1) Прямое попадание в потолочный свод тоннеля под Шпре между станциями «Музей Меркишес» и «Клостерштрассе»;
2) Минирование подземного тоннеля под Ландвер-каналом. Вода прорвалась только там, где была сделана пробоина, но ее немедленно откачали. Здесь никто не утонул.
3) Отказ главных электрических насосов из-за общего отключения электричества. Образовались лишь небольшие лужи.
(Герр Крафт добавил, что все те журналисты, которые годами просили его описать те события, неизбежно теряли всяческий интерес, как только он начинал рассказывать им правду.)
27 апреля русские заняли Шпандау, продвинулись глубже в районы Шёнеберг и Кройцберг, назначили бургомистра Мариендорфа и, наконец, захватили аэродром Гатов. Произошли перестрелки между немецкими полицейскими и солдатами. Повсюду появлялись летучие военно-полевые суды. «Судьями» обычно были очень молодые офицеры СС. В своем секторе генерал Муммерт, командир дивизии «Мюнхеберг», отказался признавать любые военно-полевые суды. Части его дивизии были вынуждены оставить Потсдамскую площадь и темными подземными тоннелями отступить на Ноллендорфплац. Параллельным курсом солдаты Красной армии выдвинулись на Потсдамскую площадь.

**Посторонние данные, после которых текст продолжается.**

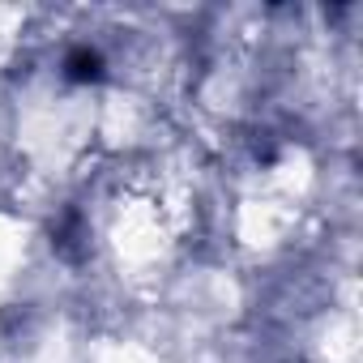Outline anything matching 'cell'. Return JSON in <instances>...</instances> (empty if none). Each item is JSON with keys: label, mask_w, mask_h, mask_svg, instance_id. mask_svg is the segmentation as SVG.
Returning a JSON list of instances; mask_svg holds the SVG:
<instances>
[{"label": "cell", "mask_w": 363, "mask_h": 363, "mask_svg": "<svg viewBox=\"0 0 363 363\" xmlns=\"http://www.w3.org/2000/svg\"><path fill=\"white\" fill-rule=\"evenodd\" d=\"M65 77H69V82H77V86L99 82V77H103V56H99V52H90V48H73V52H69V60H65Z\"/></svg>", "instance_id": "1"}]
</instances>
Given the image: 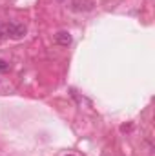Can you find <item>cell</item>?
<instances>
[{
  "mask_svg": "<svg viewBox=\"0 0 155 156\" xmlns=\"http://www.w3.org/2000/svg\"><path fill=\"white\" fill-rule=\"evenodd\" d=\"M4 33H6V38L18 40L26 35V26L17 22H4Z\"/></svg>",
  "mask_w": 155,
  "mask_h": 156,
  "instance_id": "6da1fadb",
  "label": "cell"
},
{
  "mask_svg": "<svg viewBox=\"0 0 155 156\" xmlns=\"http://www.w3.org/2000/svg\"><path fill=\"white\" fill-rule=\"evenodd\" d=\"M95 5L93 0H71V9L73 11H91Z\"/></svg>",
  "mask_w": 155,
  "mask_h": 156,
  "instance_id": "7a4b0ae2",
  "label": "cell"
},
{
  "mask_svg": "<svg viewBox=\"0 0 155 156\" xmlns=\"http://www.w3.org/2000/svg\"><path fill=\"white\" fill-rule=\"evenodd\" d=\"M71 33H68V31H59L57 35H55V44L57 45H62V47H68L70 44H71Z\"/></svg>",
  "mask_w": 155,
  "mask_h": 156,
  "instance_id": "3957f363",
  "label": "cell"
},
{
  "mask_svg": "<svg viewBox=\"0 0 155 156\" xmlns=\"http://www.w3.org/2000/svg\"><path fill=\"white\" fill-rule=\"evenodd\" d=\"M9 67H11V66H9L7 62H4V60H0V71H2V73H6V71H9Z\"/></svg>",
  "mask_w": 155,
  "mask_h": 156,
  "instance_id": "277c9868",
  "label": "cell"
},
{
  "mask_svg": "<svg viewBox=\"0 0 155 156\" xmlns=\"http://www.w3.org/2000/svg\"><path fill=\"white\" fill-rule=\"evenodd\" d=\"M66 156H75V154H66Z\"/></svg>",
  "mask_w": 155,
  "mask_h": 156,
  "instance_id": "5b68a950",
  "label": "cell"
}]
</instances>
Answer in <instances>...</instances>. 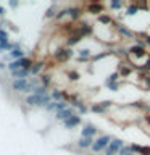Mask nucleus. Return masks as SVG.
<instances>
[{"label": "nucleus", "instance_id": "42", "mask_svg": "<svg viewBox=\"0 0 150 155\" xmlns=\"http://www.w3.org/2000/svg\"><path fill=\"white\" fill-rule=\"evenodd\" d=\"M128 155H134V153H128Z\"/></svg>", "mask_w": 150, "mask_h": 155}, {"label": "nucleus", "instance_id": "9", "mask_svg": "<svg viewBox=\"0 0 150 155\" xmlns=\"http://www.w3.org/2000/svg\"><path fill=\"white\" fill-rule=\"evenodd\" d=\"M99 134V128L94 123H84L81 129V137H92L94 139L95 136Z\"/></svg>", "mask_w": 150, "mask_h": 155}, {"label": "nucleus", "instance_id": "13", "mask_svg": "<svg viewBox=\"0 0 150 155\" xmlns=\"http://www.w3.org/2000/svg\"><path fill=\"white\" fill-rule=\"evenodd\" d=\"M61 124H63V128H65V129H74L79 124H82V118H81L79 115H74V116H71L70 120L63 121Z\"/></svg>", "mask_w": 150, "mask_h": 155}, {"label": "nucleus", "instance_id": "29", "mask_svg": "<svg viewBox=\"0 0 150 155\" xmlns=\"http://www.w3.org/2000/svg\"><path fill=\"white\" fill-rule=\"evenodd\" d=\"M2 42H10V36H8L7 29H3L2 26H0V44Z\"/></svg>", "mask_w": 150, "mask_h": 155}, {"label": "nucleus", "instance_id": "23", "mask_svg": "<svg viewBox=\"0 0 150 155\" xmlns=\"http://www.w3.org/2000/svg\"><path fill=\"white\" fill-rule=\"evenodd\" d=\"M82 41V37L81 36H77V34H71V36H68L66 37V47H70V48H73L74 45H77Z\"/></svg>", "mask_w": 150, "mask_h": 155}, {"label": "nucleus", "instance_id": "22", "mask_svg": "<svg viewBox=\"0 0 150 155\" xmlns=\"http://www.w3.org/2000/svg\"><path fill=\"white\" fill-rule=\"evenodd\" d=\"M58 5L57 3H52L50 7H48L47 10H45V13H44V18L45 19H50V18H55L57 16V13H58Z\"/></svg>", "mask_w": 150, "mask_h": 155}, {"label": "nucleus", "instance_id": "31", "mask_svg": "<svg viewBox=\"0 0 150 155\" xmlns=\"http://www.w3.org/2000/svg\"><path fill=\"white\" fill-rule=\"evenodd\" d=\"M99 104H100L102 107H103V108H105L106 111H108V110L111 108V107H113L115 102H113V100H102V102H99Z\"/></svg>", "mask_w": 150, "mask_h": 155}, {"label": "nucleus", "instance_id": "1", "mask_svg": "<svg viewBox=\"0 0 150 155\" xmlns=\"http://www.w3.org/2000/svg\"><path fill=\"white\" fill-rule=\"evenodd\" d=\"M52 102L50 94L48 95H36V94H29L24 97V104L28 107H36V108H45L47 104Z\"/></svg>", "mask_w": 150, "mask_h": 155}, {"label": "nucleus", "instance_id": "27", "mask_svg": "<svg viewBox=\"0 0 150 155\" xmlns=\"http://www.w3.org/2000/svg\"><path fill=\"white\" fill-rule=\"evenodd\" d=\"M39 81H41L42 86H45V87L50 89V84H52V76L50 74H41L39 76Z\"/></svg>", "mask_w": 150, "mask_h": 155}, {"label": "nucleus", "instance_id": "15", "mask_svg": "<svg viewBox=\"0 0 150 155\" xmlns=\"http://www.w3.org/2000/svg\"><path fill=\"white\" fill-rule=\"evenodd\" d=\"M94 144V139L92 137H79L76 140V147L81 149V150H89Z\"/></svg>", "mask_w": 150, "mask_h": 155}, {"label": "nucleus", "instance_id": "30", "mask_svg": "<svg viewBox=\"0 0 150 155\" xmlns=\"http://www.w3.org/2000/svg\"><path fill=\"white\" fill-rule=\"evenodd\" d=\"M65 16H68V7H65V8H60L58 10V13H57V16H55V19L57 21H61Z\"/></svg>", "mask_w": 150, "mask_h": 155}, {"label": "nucleus", "instance_id": "28", "mask_svg": "<svg viewBox=\"0 0 150 155\" xmlns=\"http://www.w3.org/2000/svg\"><path fill=\"white\" fill-rule=\"evenodd\" d=\"M10 50H11V42H2L0 44V55H5V53H8Z\"/></svg>", "mask_w": 150, "mask_h": 155}, {"label": "nucleus", "instance_id": "3", "mask_svg": "<svg viewBox=\"0 0 150 155\" xmlns=\"http://www.w3.org/2000/svg\"><path fill=\"white\" fill-rule=\"evenodd\" d=\"M11 89L19 92V94H32V82L31 79H13Z\"/></svg>", "mask_w": 150, "mask_h": 155}, {"label": "nucleus", "instance_id": "41", "mask_svg": "<svg viewBox=\"0 0 150 155\" xmlns=\"http://www.w3.org/2000/svg\"><path fill=\"white\" fill-rule=\"evenodd\" d=\"M147 60H150V52H148V55H147Z\"/></svg>", "mask_w": 150, "mask_h": 155}, {"label": "nucleus", "instance_id": "17", "mask_svg": "<svg viewBox=\"0 0 150 155\" xmlns=\"http://www.w3.org/2000/svg\"><path fill=\"white\" fill-rule=\"evenodd\" d=\"M44 65H45V61H44V60L34 61L32 66H31V78L32 76H41L42 74V70H44Z\"/></svg>", "mask_w": 150, "mask_h": 155}, {"label": "nucleus", "instance_id": "24", "mask_svg": "<svg viewBox=\"0 0 150 155\" xmlns=\"http://www.w3.org/2000/svg\"><path fill=\"white\" fill-rule=\"evenodd\" d=\"M119 73L118 71H113V73H110L108 76L105 78V86H108V84H115V82H119Z\"/></svg>", "mask_w": 150, "mask_h": 155}, {"label": "nucleus", "instance_id": "10", "mask_svg": "<svg viewBox=\"0 0 150 155\" xmlns=\"http://www.w3.org/2000/svg\"><path fill=\"white\" fill-rule=\"evenodd\" d=\"M86 10H87V13H90V15H102L105 12V5L102 3V2H99V0H94V2H90L89 5L86 7Z\"/></svg>", "mask_w": 150, "mask_h": 155}, {"label": "nucleus", "instance_id": "4", "mask_svg": "<svg viewBox=\"0 0 150 155\" xmlns=\"http://www.w3.org/2000/svg\"><path fill=\"white\" fill-rule=\"evenodd\" d=\"M74 50L70 47H58L55 52H53V58L58 61V63H66V61H70L73 57H74Z\"/></svg>", "mask_w": 150, "mask_h": 155}, {"label": "nucleus", "instance_id": "5", "mask_svg": "<svg viewBox=\"0 0 150 155\" xmlns=\"http://www.w3.org/2000/svg\"><path fill=\"white\" fill-rule=\"evenodd\" d=\"M123 145H124V140L123 139L113 137V139H111V142L108 144V147L103 150V155H118Z\"/></svg>", "mask_w": 150, "mask_h": 155}, {"label": "nucleus", "instance_id": "25", "mask_svg": "<svg viewBox=\"0 0 150 155\" xmlns=\"http://www.w3.org/2000/svg\"><path fill=\"white\" fill-rule=\"evenodd\" d=\"M89 110L92 111V113H97V115H105V113H106V110L99 104V102H97V104H92V105L89 107Z\"/></svg>", "mask_w": 150, "mask_h": 155}, {"label": "nucleus", "instance_id": "6", "mask_svg": "<svg viewBox=\"0 0 150 155\" xmlns=\"http://www.w3.org/2000/svg\"><path fill=\"white\" fill-rule=\"evenodd\" d=\"M74 34L81 36L82 39H84V37H90L92 34H94V26H92L90 23H87V21H81L76 26V32Z\"/></svg>", "mask_w": 150, "mask_h": 155}, {"label": "nucleus", "instance_id": "12", "mask_svg": "<svg viewBox=\"0 0 150 155\" xmlns=\"http://www.w3.org/2000/svg\"><path fill=\"white\" fill-rule=\"evenodd\" d=\"M82 13H84V10H82L81 7H77V5H71V7H68V16L71 18V21H79Z\"/></svg>", "mask_w": 150, "mask_h": 155}, {"label": "nucleus", "instance_id": "40", "mask_svg": "<svg viewBox=\"0 0 150 155\" xmlns=\"http://www.w3.org/2000/svg\"><path fill=\"white\" fill-rule=\"evenodd\" d=\"M5 13H7V12H5V8L2 7V5H0V18H2V16H3Z\"/></svg>", "mask_w": 150, "mask_h": 155}, {"label": "nucleus", "instance_id": "20", "mask_svg": "<svg viewBox=\"0 0 150 155\" xmlns=\"http://www.w3.org/2000/svg\"><path fill=\"white\" fill-rule=\"evenodd\" d=\"M13 79H31V70H18L10 73Z\"/></svg>", "mask_w": 150, "mask_h": 155}, {"label": "nucleus", "instance_id": "39", "mask_svg": "<svg viewBox=\"0 0 150 155\" xmlns=\"http://www.w3.org/2000/svg\"><path fill=\"white\" fill-rule=\"evenodd\" d=\"M0 70H7V63L5 61H0Z\"/></svg>", "mask_w": 150, "mask_h": 155}, {"label": "nucleus", "instance_id": "26", "mask_svg": "<svg viewBox=\"0 0 150 155\" xmlns=\"http://www.w3.org/2000/svg\"><path fill=\"white\" fill-rule=\"evenodd\" d=\"M66 78L71 82H76V81L81 79V74H79V71H76V70H70V71H66Z\"/></svg>", "mask_w": 150, "mask_h": 155}, {"label": "nucleus", "instance_id": "38", "mask_svg": "<svg viewBox=\"0 0 150 155\" xmlns=\"http://www.w3.org/2000/svg\"><path fill=\"white\" fill-rule=\"evenodd\" d=\"M144 121L150 126V113H145V115H144Z\"/></svg>", "mask_w": 150, "mask_h": 155}, {"label": "nucleus", "instance_id": "34", "mask_svg": "<svg viewBox=\"0 0 150 155\" xmlns=\"http://www.w3.org/2000/svg\"><path fill=\"white\" fill-rule=\"evenodd\" d=\"M135 36H137V34H135ZM139 36H142V37H144L145 47H150V34H147V32H140Z\"/></svg>", "mask_w": 150, "mask_h": 155}, {"label": "nucleus", "instance_id": "32", "mask_svg": "<svg viewBox=\"0 0 150 155\" xmlns=\"http://www.w3.org/2000/svg\"><path fill=\"white\" fill-rule=\"evenodd\" d=\"M128 153H132V150H131V145L124 144L123 147H121V150H119V153H118V155H128Z\"/></svg>", "mask_w": 150, "mask_h": 155}, {"label": "nucleus", "instance_id": "14", "mask_svg": "<svg viewBox=\"0 0 150 155\" xmlns=\"http://www.w3.org/2000/svg\"><path fill=\"white\" fill-rule=\"evenodd\" d=\"M139 13H140V10H139L137 2H131V3L126 5V8H124V15H126V16L132 18V16H137Z\"/></svg>", "mask_w": 150, "mask_h": 155}, {"label": "nucleus", "instance_id": "37", "mask_svg": "<svg viewBox=\"0 0 150 155\" xmlns=\"http://www.w3.org/2000/svg\"><path fill=\"white\" fill-rule=\"evenodd\" d=\"M8 5H10V8H18L19 7V2H18V0H10Z\"/></svg>", "mask_w": 150, "mask_h": 155}, {"label": "nucleus", "instance_id": "35", "mask_svg": "<svg viewBox=\"0 0 150 155\" xmlns=\"http://www.w3.org/2000/svg\"><path fill=\"white\" fill-rule=\"evenodd\" d=\"M119 86H121V82H115V84H108L106 87H108L111 92H118L119 91Z\"/></svg>", "mask_w": 150, "mask_h": 155}, {"label": "nucleus", "instance_id": "2", "mask_svg": "<svg viewBox=\"0 0 150 155\" xmlns=\"http://www.w3.org/2000/svg\"><path fill=\"white\" fill-rule=\"evenodd\" d=\"M111 139H113V136H111V134H100V136H97V139H94V144H92L90 150L94 153L103 152V150L108 147V144L111 142Z\"/></svg>", "mask_w": 150, "mask_h": 155}, {"label": "nucleus", "instance_id": "11", "mask_svg": "<svg viewBox=\"0 0 150 155\" xmlns=\"http://www.w3.org/2000/svg\"><path fill=\"white\" fill-rule=\"evenodd\" d=\"M74 115H77L76 113V110L73 108V107H68V108H65V110H61V111H58V113H55V120L57 121H66V120H70L71 116H74Z\"/></svg>", "mask_w": 150, "mask_h": 155}, {"label": "nucleus", "instance_id": "8", "mask_svg": "<svg viewBox=\"0 0 150 155\" xmlns=\"http://www.w3.org/2000/svg\"><path fill=\"white\" fill-rule=\"evenodd\" d=\"M148 52L145 47H140V45H135V44H132V45L129 47V58H135V60H140V58H147Z\"/></svg>", "mask_w": 150, "mask_h": 155}, {"label": "nucleus", "instance_id": "16", "mask_svg": "<svg viewBox=\"0 0 150 155\" xmlns=\"http://www.w3.org/2000/svg\"><path fill=\"white\" fill-rule=\"evenodd\" d=\"M129 108H135V110H140V111H145V113H150V105L144 100H135V102H131L128 105Z\"/></svg>", "mask_w": 150, "mask_h": 155}, {"label": "nucleus", "instance_id": "7", "mask_svg": "<svg viewBox=\"0 0 150 155\" xmlns=\"http://www.w3.org/2000/svg\"><path fill=\"white\" fill-rule=\"evenodd\" d=\"M113 26L116 28V31H118V34H119L123 39H134V37H135V32L128 26V24H124V23H116V21H115Z\"/></svg>", "mask_w": 150, "mask_h": 155}, {"label": "nucleus", "instance_id": "36", "mask_svg": "<svg viewBox=\"0 0 150 155\" xmlns=\"http://www.w3.org/2000/svg\"><path fill=\"white\" fill-rule=\"evenodd\" d=\"M139 155H150V145H142Z\"/></svg>", "mask_w": 150, "mask_h": 155}, {"label": "nucleus", "instance_id": "18", "mask_svg": "<svg viewBox=\"0 0 150 155\" xmlns=\"http://www.w3.org/2000/svg\"><path fill=\"white\" fill-rule=\"evenodd\" d=\"M97 21H99L102 26H113L115 24V19H113V16H111V15H108V13H102V15H99V16H97Z\"/></svg>", "mask_w": 150, "mask_h": 155}, {"label": "nucleus", "instance_id": "21", "mask_svg": "<svg viewBox=\"0 0 150 155\" xmlns=\"http://www.w3.org/2000/svg\"><path fill=\"white\" fill-rule=\"evenodd\" d=\"M108 8L111 10V12H119V10L126 8V3L123 2V0H110V2H108Z\"/></svg>", "mask_w": 150, "mask_h": 155}, {"label": "nucleus", "instance_id": "19", "mask_svg": "<svg viewBox=\"0 0 150 155\" xmlns=\"http://www.w3.org/2000/svg\"><path fill=\"white\" fill-rule=\"evenodd\" d=\"M76 55H77V58H84V60H89L90 61L94 52H92L89 47H81V48H77V50H76Z\"/></svg>", "mask_w": 150, "mask_h": 155}, {"label": "nucleus", "instance_id": "33", "mask_svg": "<svg viewBox=\"0 0 150 155\" xmlns=\"http://www.w3.org/2000/svg\"><path fill=\"white\" fill-rule=\"evenodd\" d=\"M131 145V150H132V153L135 155V153H140V149H142V145H140V144H129Z\"/></svg>", "mask_w": 150, "mask_h": 155}]
</instances>
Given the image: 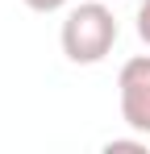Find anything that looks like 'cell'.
Instances as JSON below:
<instances>
[{
	"label": "cell",
	"instance_id": "3",
	"mask_svg": "<svg viewBox=\"0 0 150 154\" xmlns=\"http://www.w3.org/2000/svg\"><path fill=\"white\" fill-rule=\"evenodd\" d=\"M138 38L150 46V0H142V4H138Z\"/></svg>",
	"mask_w": 150,
	"mask_h": 154
},
{
	"label": "cell",
	"instance_id": "1",
	"mask_svg": "<svg viewBox=\"0 0 150 154\" xmlns=\"http://www.w3.org/2000/svg\"><path fill=\"white\" fill-rule=\"evenodd\" d=\"M117 17L104 0H88V4H75L71 13L63 17V29H58V46L71 58L75 67H96L108 58V50L117 46Z\"/></svg>",
	"mask_w": 150,
	"mask_h": 154
},
{
	"label": "cell",
	"instance_id": "2",
	"mask_svg": "<svg viewBox=\"0 0 150 154\" xmlns=\"http://www.w3.org/2000/svg\"><path fill=\"white\" fill-rule=\"evenodd\" d=\"M117 100H121V121L133 133L150 137V54H133L117 71Z\"/></svg>",
	"mask_w": 150,
	"mask_h": 154
},
{
	"label": "cell",
	"instance_id": "4",
	"mask_svg": "<svg viewBox=\"0 0 150 154\" xmlns=\"http://www.w3.org/2000/svg\"><path fill=\"white\" fill-rule=\"evenodd\" d=\"M71 0H25V8H33V13H58V8H67Z\"/></svg>",
	"mask_w": 150,
	"mask_h": 154
}]
</instances>
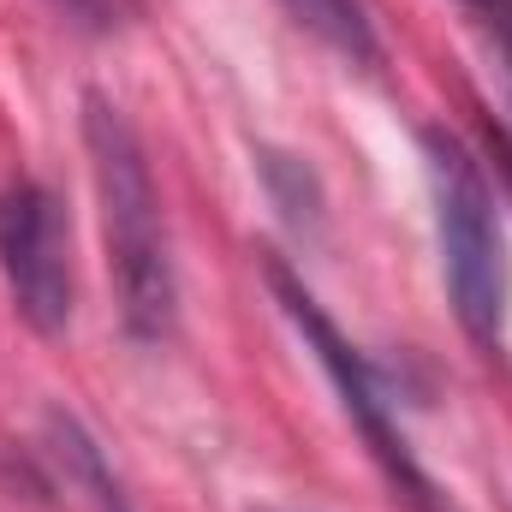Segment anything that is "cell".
<instances>
[{"mask_svg": "<svg viewBox=\"0 0 512 512\" xmlns=\"http://www.w3.org/2000/svg\"><path fill=\"white\" fill-rule=\"evenodd\" d=\"M322 48H334L340 60L352 66H382V36L370 24V6L364 0H280Z\"/></svg>", "mask_w": 512, "mask_h": 512, "instance_id": "obj_6", "label": "cell"}, {"mask_svg": "<svg viewBox=\"0 0 512 512\" xmlns=\"http://www.w3.org/2000/svg\"><path fill=\"white\" fill-rule=\"evenodd\" d=\"M48 465H54V477L66 483V495H78V507L84 512H131L126 489H120V477L108 471V459H102V447L84 435V423L78 417H48Z\"/></svg>", "mask_w": 512, "mask_h": 512, "instance_id": "obj_5", "label": "cell"}, {"mask_svg": "<svg viewBox=\"0 0 512 512\" xmlns=\"http://www.w3.org/2000/svg\"><path fill=\"white\" fill-rule=\"evenodd\" d=\"M471 18H477V30L495 42V54H501V66H507V90H512V0H459Z\"/></svg>", "mask_w": 512, "mask_h": 512, "instance_id": "obj_7", "label": "cell"}, {"mask_svg": "<svg viewBox=\"0 0 512 512\" xmlns=\"http://www.w3.org/2000/svg\"><path fill=\"white\" fill-rule=\"evenodd\" d=\"M72 24H84V30H114L120 18H126V0H54Z\"/></svg>", "mask_w": 512, "mask_h": 512, "instance_id": "obj_8", "label": "cell"}, {"mask_svg": "<svg viewBox=\"0 0 512 512\" xmlns=\"http://www.w3.org/2000/svg\"><path fill=\"white\" fill-rule=\"evenodd\" d=\"M0 280L36 334L72 322V233L48 185L18 179L0 191Z\"/></svg>", "mask_w": 512, "mask_h": 512, "instance_id": "obj_4", "label": "cell"}, {"mask_svg": "<svg viewBox=\"0 0 512 512\" xmlns=\"http://www.w3.org/2000/svg\"><path fill=\"white\" fill-rule=\"evenodd\" d=\"M495 179L507 185V197H512V137H495Z\"/></svg>", "mask_w": 512, "mask_h": 512, "instance_id": "obj_9", "label": "cell"}, {"mask_svg": "<svg viewBox=\"0 0 512 512\" xmlns=\"http://www.w3.org/2000/svg\"><path fill=\"white\" fill-rule=\"evenodd\" d=\"M262 280H268V292H274V304H280V316L298 328V340H304V352L322 364V376L334 382L340 393V411L352 417V429L364 435V447H370V459H376V471L387 477V489H393V501L405 512H453L447 507V495H441V483L423 471V459L411 453V441H405V423H399V411H393V399H387V382L376 376V364L340 334V322L322 310V298L280 262V256H268L262 262Z\"/></svg>", "mask_w": 512, "mask_h": 512, "instance_id": "obj_3", "label": "cell"}, {"mask_svg": "<svg viewBox=\"0 0 512 512\" xmlns=\"http://www.w3.org/2000/svg\"><path fill=\"white\" fill-rule=\"evenodd\" d=\"M423 179L435 209V245H441V280L459 328L471 346L501 352L512 310V256L501 233V191L483 167V155L453 137L447 126L423 131Z\"/></svg>", "mask_w": 512, "mask_h": 512, "instance_id": "obj_2", "label": "cell"}, {"mask_svg": "<svg viewBox=\"0 0 512 512\" xmlns=\"http://www.w3.org/2000/svg\"><path fill=\"white\" fill-rule=\"evenodd\" d=\"M84 149H90L108 274L120 292V322L137 346H161L179 316V274H173V245H167V215H161L155 173H149V149L108 96H84Z\"/></svg>", "mask_w": 512, "mask_h": 512, "instance_id": "obj_1", "label": "cell"}]
</instances>
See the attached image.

Во время вечернего совещания в бункере фюрера министр иностранных дел, Науман, доложил, что Гиммлер начал переговоры с западными союзниками, однако его предложения по односторонней капитуляции были отвергнуты. Присутствовавший на этом совещании Вейдлинг описал, что вслед за этим последовало: «Фюрер, явно потрясенный, долго смотрел на Геббельса, а потом пробормотал что-то, чего я не смог понять. С этого момента в Рейхсканцелярии к Гиммлеру относились как к предателю». Гитлер велел доставить к нему на носилках фон Грейма, произвел его в фельдмаршалы и назначил главнокомандующим люфтваффе. (Некоторые источники называют более ранние даты этого назначения.) Начальник Генерального штаба люфтваффе Коллер, возвратившийся на аэродром Рехлин после непродолжительного ареста эсэсовцами, связался с Греймом по телефону. Коллер вспоминает: «Я поздравил его с производством в фельдмаршалы, но добавил, что его назначение на бесперспективный пост главнокомандующего люфтваффе достойно скорей соболезнования, а не поздравления. На что Грейм ответил: «Да, тут вы правы».
В тот же день Болдт записал в своем дневнике:
«Целую неделю женщины, дети, старики, больные, раненые, солдаты и беженцы Берлина были вынуждены жить в подвалах и среди руин. От нормальной системы снабжения не осталось и следа. Жажда еще хуже, чем голод, потому что воды не было уже несколько дней. И, вдобавок ко всему, постоянные пожары и удушающий дым».